Politics15:35 · May 16

Broadcasting Bill Sent to MKs on Eve of Shabbat Without Legal Review

Calcalist
Translated & summarized from Calcalist by baba
The story · English

A push is under way on the Broadcasting Bill led by Communications Minister Shlomo Karhi. Yesterday, Friday, shortly before the start of Shabbat, members of the Communications Committee received an updated version of the bill, spanning about 100 pages, without it having passed the committee’s legal review. Three discussions on the bill are expected next week, and in the coalition there is an effort to complete the legislation before the Knesset is dissolved for elections.

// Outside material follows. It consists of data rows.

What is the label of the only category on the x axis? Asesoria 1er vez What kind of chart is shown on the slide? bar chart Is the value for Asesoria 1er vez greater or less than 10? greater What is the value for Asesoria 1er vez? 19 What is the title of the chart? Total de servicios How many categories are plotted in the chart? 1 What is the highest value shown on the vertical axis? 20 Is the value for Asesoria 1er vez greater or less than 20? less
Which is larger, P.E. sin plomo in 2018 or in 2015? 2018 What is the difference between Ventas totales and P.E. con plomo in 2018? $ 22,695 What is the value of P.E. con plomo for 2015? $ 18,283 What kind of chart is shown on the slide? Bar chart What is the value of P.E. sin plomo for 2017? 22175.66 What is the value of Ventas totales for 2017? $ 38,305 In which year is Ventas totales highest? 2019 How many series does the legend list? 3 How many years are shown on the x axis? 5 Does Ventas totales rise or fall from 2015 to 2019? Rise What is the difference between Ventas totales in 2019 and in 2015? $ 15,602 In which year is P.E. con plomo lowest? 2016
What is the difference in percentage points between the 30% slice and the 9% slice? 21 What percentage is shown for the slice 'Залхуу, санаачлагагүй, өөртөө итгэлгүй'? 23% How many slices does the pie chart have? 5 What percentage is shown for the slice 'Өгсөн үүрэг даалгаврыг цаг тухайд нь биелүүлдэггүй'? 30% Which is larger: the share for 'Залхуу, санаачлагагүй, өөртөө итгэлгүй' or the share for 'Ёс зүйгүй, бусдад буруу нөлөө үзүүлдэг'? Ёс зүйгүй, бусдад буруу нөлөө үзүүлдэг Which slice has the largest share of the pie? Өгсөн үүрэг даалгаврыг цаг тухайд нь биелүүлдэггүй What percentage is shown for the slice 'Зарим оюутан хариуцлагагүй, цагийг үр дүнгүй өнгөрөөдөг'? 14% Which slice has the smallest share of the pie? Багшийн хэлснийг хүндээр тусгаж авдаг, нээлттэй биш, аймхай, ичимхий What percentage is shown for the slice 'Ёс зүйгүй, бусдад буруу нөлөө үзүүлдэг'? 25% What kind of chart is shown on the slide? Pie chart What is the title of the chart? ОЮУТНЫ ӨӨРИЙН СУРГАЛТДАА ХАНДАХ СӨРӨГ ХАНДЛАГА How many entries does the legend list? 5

The legal adviser to the Communications Committee strongly criticized the way committee chair MK Galit Distel-Atbaryan (Likud) is advancing the bill, saying the full text was sent to committee members only hours before Shabbat began, without prior coordination and without professional preparatory work. In an unusual message sent to the committee’s WhatsApp group, following complaints from MKs, the legal adviser clarified that it had not received the bill text in advance at all and only saw it for the first time after Distel-Atbaryan herself distributed it in the group. "The version sent to committee members was not sent to the committee’s legal adviser, and we learned of it for the first time when it was sent in the WhatsApp group by the committee chair," the message said. It also noted that, as a result, "we also do not know who stands behind it or which professional bodies were involved in drafting it."

According to the legal adviser, this was not a matter of limited wording changes to chapters discussed in the committee, but in fact a broad new version of the entire law, from which "certain sections were cut" without professional explanation, without reasoning, and without presenting the logic behind the sections that remained. "Without explaining why many significant parts were omitted and others retained, and without laying out the organizing logic behind the remaining parts of the bill," it wrote.

The legal adviser added that sending hundreds of pages of legislation on the eve of Shabbat, together with setting a committee meeting for Sunday morning, directly harms the proper conduct of the legislative process. "This does not allow committee members, or us, to prepare for next week’s committee discussions, and it clearly and unequivocally affects the ability of Knesset members to participate effectively in the debate," it said.

At the same time, political pressure around the bill is also growing from within the coalition itself. United Torah Judaism chairman Yitzhak Goldknopf warned over the weekend that the bill "will lead to the legitimization of widespread Shabbat desecration," because it expands the possibility of live sports broadcasts during Shabbat and the operation of full filming, production and broadcasting systems on Shabbat.

In addition, the committee’s legal adviser sent an opinion last week to committee members saying that the proposed law discriminates against international platforms, grants sweeping powers and suffers from a lack of economic foundation, along with "substantial gaps and core issues that have not been addressed." The legal adviser also said that sending hundreds of pages of the bill on the eve of Shabbat, alongside scheduling a committee meeting for Sunday morning, directly harms the integrity of the legislative process.

The bill is intended to introduce a reform in the communications market and also regulate the field of internet sites, but in practice, according to its opponents, it harms free media. The bill was referred to a special Communications Committee, against the position of the Knesset’s legal adviser, Attorney Shgait Afik, who argued that the Economics Committee, which is responsible for communications matters, should debate it. Several weeks ago, the committee’s legal advisers walked out of the meeting hall in the middle of a session, after they said their positions were not addressed.

The coalition is pressing to complete the legislation in its second and third readings before the Knesset is dissolved for elections. In another document, the legal adviser said there are "notable gaps" between the comments and issues raised in the committee discussions and the version of the bill presented by the Communications Ministry, and that many of the substantive issues have not been addressed at all. It also said the bill text "is not written in the usual legal language," does not optimally reflect the required amendments, and that "significant additional drafting work" is needed.